━━ Records provided ━━

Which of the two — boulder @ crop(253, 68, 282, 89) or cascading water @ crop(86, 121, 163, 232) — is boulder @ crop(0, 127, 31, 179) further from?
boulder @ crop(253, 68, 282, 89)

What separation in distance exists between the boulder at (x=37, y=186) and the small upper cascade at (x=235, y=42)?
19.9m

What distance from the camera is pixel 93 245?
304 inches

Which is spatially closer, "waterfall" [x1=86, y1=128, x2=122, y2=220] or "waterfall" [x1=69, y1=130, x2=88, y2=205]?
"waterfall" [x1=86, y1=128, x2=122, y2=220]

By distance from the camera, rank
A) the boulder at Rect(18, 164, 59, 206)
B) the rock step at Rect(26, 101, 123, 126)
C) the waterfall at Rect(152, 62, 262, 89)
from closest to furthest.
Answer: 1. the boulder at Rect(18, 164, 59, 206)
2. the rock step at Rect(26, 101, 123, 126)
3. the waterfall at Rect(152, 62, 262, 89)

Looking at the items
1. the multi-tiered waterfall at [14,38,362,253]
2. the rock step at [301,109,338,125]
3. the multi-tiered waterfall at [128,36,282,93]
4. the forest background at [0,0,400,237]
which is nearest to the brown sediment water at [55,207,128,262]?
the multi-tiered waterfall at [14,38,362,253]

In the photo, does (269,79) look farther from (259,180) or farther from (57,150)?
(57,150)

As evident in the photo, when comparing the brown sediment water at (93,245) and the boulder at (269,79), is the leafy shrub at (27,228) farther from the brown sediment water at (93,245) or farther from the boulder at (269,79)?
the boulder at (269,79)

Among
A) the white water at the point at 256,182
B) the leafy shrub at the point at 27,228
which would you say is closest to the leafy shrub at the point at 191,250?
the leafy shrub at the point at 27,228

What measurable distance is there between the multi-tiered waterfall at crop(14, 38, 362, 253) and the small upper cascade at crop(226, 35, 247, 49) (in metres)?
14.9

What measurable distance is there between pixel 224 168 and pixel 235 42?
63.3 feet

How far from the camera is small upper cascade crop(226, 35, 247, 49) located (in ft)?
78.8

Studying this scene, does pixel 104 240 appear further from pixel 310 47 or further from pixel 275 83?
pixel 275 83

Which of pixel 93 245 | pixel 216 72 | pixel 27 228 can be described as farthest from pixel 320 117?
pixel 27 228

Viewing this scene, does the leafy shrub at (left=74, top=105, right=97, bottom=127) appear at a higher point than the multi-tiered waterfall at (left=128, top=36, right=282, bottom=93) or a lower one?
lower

━━━
━━ Records provided ━━

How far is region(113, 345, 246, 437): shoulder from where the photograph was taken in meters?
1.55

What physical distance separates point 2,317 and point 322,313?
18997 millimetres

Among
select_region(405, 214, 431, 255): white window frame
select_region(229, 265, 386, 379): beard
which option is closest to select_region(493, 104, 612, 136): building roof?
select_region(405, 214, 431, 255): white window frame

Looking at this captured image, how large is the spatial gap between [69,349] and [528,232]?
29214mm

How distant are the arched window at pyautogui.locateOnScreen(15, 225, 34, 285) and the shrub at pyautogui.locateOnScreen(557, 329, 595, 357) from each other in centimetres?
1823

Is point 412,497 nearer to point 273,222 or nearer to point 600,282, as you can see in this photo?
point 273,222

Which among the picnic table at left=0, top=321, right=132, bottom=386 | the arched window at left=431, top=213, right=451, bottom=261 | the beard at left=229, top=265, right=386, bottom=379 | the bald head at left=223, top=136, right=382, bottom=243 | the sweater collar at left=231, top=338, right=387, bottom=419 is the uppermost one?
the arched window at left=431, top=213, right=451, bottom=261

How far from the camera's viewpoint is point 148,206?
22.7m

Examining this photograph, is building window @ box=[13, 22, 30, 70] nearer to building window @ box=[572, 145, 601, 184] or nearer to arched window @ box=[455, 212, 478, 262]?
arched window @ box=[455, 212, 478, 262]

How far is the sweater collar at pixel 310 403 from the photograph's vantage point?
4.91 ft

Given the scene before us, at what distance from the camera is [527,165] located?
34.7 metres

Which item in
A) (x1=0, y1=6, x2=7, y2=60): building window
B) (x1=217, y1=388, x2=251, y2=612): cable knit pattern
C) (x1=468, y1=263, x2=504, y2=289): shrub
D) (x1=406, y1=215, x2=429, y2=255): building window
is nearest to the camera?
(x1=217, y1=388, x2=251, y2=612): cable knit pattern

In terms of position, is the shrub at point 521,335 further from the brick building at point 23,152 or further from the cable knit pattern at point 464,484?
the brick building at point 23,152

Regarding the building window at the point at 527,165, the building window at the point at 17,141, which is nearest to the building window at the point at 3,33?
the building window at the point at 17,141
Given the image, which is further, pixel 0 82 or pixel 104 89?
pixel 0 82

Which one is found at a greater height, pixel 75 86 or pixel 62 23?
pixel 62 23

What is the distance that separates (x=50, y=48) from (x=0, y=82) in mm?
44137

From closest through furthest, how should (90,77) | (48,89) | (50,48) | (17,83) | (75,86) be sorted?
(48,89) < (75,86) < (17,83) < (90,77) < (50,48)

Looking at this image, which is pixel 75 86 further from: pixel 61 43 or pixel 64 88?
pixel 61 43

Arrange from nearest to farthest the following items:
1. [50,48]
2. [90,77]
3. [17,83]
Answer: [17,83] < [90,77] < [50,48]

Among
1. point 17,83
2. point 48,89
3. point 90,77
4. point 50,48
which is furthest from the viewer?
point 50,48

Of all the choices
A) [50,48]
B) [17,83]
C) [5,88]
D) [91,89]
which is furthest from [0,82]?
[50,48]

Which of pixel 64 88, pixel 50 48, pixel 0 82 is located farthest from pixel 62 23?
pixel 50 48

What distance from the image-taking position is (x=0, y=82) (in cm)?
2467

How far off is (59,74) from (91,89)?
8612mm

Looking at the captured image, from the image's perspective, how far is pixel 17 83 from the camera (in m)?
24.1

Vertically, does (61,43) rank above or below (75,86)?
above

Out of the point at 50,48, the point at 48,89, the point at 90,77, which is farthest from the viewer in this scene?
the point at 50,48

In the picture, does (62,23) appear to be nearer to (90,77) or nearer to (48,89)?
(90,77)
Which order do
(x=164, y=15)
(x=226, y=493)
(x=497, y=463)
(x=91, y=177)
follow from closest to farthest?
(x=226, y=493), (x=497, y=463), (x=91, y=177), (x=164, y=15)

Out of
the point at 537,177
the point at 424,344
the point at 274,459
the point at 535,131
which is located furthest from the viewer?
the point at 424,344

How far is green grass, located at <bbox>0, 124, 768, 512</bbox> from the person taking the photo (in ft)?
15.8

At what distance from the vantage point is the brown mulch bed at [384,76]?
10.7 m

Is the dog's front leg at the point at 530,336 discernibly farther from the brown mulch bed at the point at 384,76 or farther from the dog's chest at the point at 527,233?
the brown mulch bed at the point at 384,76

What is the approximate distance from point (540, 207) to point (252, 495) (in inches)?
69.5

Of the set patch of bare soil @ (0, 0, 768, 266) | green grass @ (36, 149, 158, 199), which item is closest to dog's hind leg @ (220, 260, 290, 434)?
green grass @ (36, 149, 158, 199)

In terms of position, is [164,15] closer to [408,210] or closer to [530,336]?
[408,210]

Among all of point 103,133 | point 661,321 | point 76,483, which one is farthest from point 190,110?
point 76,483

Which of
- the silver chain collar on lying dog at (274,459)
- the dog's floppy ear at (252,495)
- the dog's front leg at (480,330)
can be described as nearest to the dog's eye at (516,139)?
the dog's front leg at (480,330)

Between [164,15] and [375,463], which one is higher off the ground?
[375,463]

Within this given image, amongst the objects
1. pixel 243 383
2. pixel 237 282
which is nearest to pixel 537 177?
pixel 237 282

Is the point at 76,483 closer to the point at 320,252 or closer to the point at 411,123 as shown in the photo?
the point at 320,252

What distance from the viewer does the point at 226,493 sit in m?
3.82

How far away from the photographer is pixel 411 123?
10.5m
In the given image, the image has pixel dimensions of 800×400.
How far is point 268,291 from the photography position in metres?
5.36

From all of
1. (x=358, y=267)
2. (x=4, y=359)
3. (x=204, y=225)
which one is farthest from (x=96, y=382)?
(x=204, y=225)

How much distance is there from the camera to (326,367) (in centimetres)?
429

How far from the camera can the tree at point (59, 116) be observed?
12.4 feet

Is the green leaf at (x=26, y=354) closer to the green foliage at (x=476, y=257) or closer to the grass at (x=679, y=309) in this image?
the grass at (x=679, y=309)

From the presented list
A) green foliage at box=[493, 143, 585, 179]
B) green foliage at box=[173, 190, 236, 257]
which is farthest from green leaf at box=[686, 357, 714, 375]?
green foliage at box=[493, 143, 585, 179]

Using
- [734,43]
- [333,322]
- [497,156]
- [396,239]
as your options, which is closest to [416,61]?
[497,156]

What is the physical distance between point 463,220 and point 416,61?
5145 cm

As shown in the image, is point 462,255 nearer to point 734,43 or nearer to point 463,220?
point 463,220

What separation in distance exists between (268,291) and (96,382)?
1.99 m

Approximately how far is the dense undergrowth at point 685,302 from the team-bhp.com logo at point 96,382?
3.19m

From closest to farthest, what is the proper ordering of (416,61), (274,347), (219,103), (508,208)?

━━━

Tally the lines in the two blocks above that contain the string "front", treating uppercase and lowercase as different, and give only the number.

**Full output**
3